Wednesday, December 12, 2018

"5 Tools to Help You Search the Archived Internet"

Sometimes I forget and have to shout "Siva, what's that archive site..." and if he deigns to respond, being a smartass (CalTech postdoc) it will be something like "Yes Sahib, how may I serve" or "Yes Sahib, my feet are like wings" (M*A*S*H episode) even though I've stopped reciting Kipling out loud and ...where was I?

From Tech.co:
The archived internet deserves more recognition. Online security has been a hot button topic in the tech community recently, with data scandals and privacy policy updates constantly driving the conversation. But, keeping the internet a stable and reliable network isn’t all about data security – it’s also about data preservation.

Anything that’s low tech is dismissed as “from the stone age,” but stone is by far the most stable way to record information. Not only will the hard drives and networked routers of today never last a thousand years, but plenty of information online won’t even last the decade. As local newspapers or long-in-the-tooth startups go under, they all leave dead links scattered across the internet, constantly replaced with fresh links that will themselves eventually die.

Wow, sorry, didn’t mean to get too dark there. My point is, memories that you might want to keep are increasingly likely to exist only on the internet — rambling G-Chat conversations with your best friend, say, or your first WordPress blog. If you want to preserve, protect, or search through your online footprint, read on to learn which five online tools can best help you comb through the archived internet.
What is the Deep Web? – Learn more about the hidden parts of the internet with our explainer guide
Archive.is
What It Does
This is the quickest and easiest way to grab a free, high-quality record of an existing webpage.
“This can be useful if you want to take a ‘snapshot’ a page which could change soon: price list, job offer, real estate listing, or drunk blog post,” the site explains.
You can search through the Archive.is site for previously archived webpages, if you’re interested in tracking a specific Twitter account or tech company. There’s even a draggable bookmarklet that you can add to your bookmarks bar to archive future webpages with a single click.
How You Can Use It
Go to the Archive.is site, paste the URL of your webpage into the bar at the top, and click on the “save the page” button.

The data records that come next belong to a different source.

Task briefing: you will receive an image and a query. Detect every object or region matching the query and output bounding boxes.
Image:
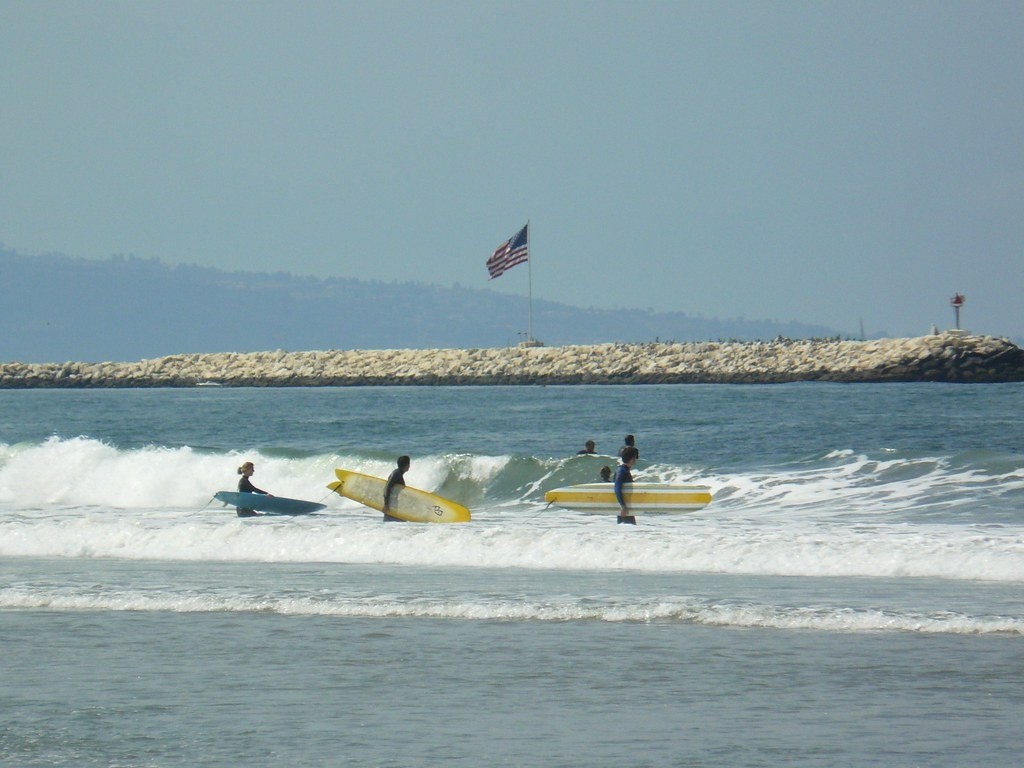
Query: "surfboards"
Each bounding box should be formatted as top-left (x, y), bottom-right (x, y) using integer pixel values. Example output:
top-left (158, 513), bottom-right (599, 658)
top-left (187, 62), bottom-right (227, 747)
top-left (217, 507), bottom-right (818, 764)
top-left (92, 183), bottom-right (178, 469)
top-left (543, 482), bottom-right (713, 517)
top-left (325, 468), bottom-right (472, 524)
top-left (213, 490), bottom-right (328, 516)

Given the social fallout that can come from a single bad tweet, this site can be a useful way to grab a verifiable, photoshop-proof evidence of a tweet or post that will likely be deleted soon. The saved webpage that results won’t have any active elements or scripts (no popups or paywalls, in other words), but should look more or less the same, even down to the same clickable hyperlinks that the original page boasted.

Lumen
What It Does
Data loss on the internet isn’t always due to the natural process of link rot, as servers or domains become permanently unavailable. One major cause is due to legal demands for content removal. While the content removed due to takedowns can’t itself be archived, the legal complaints themselves can be.

Lumen is an online database of takedown notifications. It’s a project from the Berkman Klein Center for Internet & Society at Harvard University, designed to collect digital content removal requests.
“Our goals are to educate the public, to facilitate research about the different kinds of complaints and requests for removal–both legitimate and questionable–that are being sent to Internet publishers and service providers, and to provide as much transparency as possible about the “ecology” of such notices, in terms of who is sending them and why, and to what effect,” the website explains.
How You Can Use It
Type any search term into the site and you’ll likely pull up thousands of results. Use the advanced search functions, and you’ll be able to narrow down the DMCA requests by topic, sender, recipient, tags, country, language, action taken, and date.

The search results page includes an easily scanned list of takedown requests, including details such as who submitted them, on behalf of whom, and who to (the latter is almost always Google). You might want to use this database if you’re interested in why a seemingly innocent post in your search results or a favorite YouTube video has suddenly disappeared due to a content claim. You’ll get all the information you need to follow up on the takedown with the company who submitted the request in the first place.

Lumen has a feature that allows you to construct a DMCA counter notice, if you’re the one who has been hit with a takedown that you want to contest. You can also report your own takedown notification though the contact information available on the site....
...MORE

Archive.is, that's the one. I can usually remember the Wayback Machine (follow link) thanks to Sherman and Mr. Peabody but for some reason Archive.is just doesn't stick.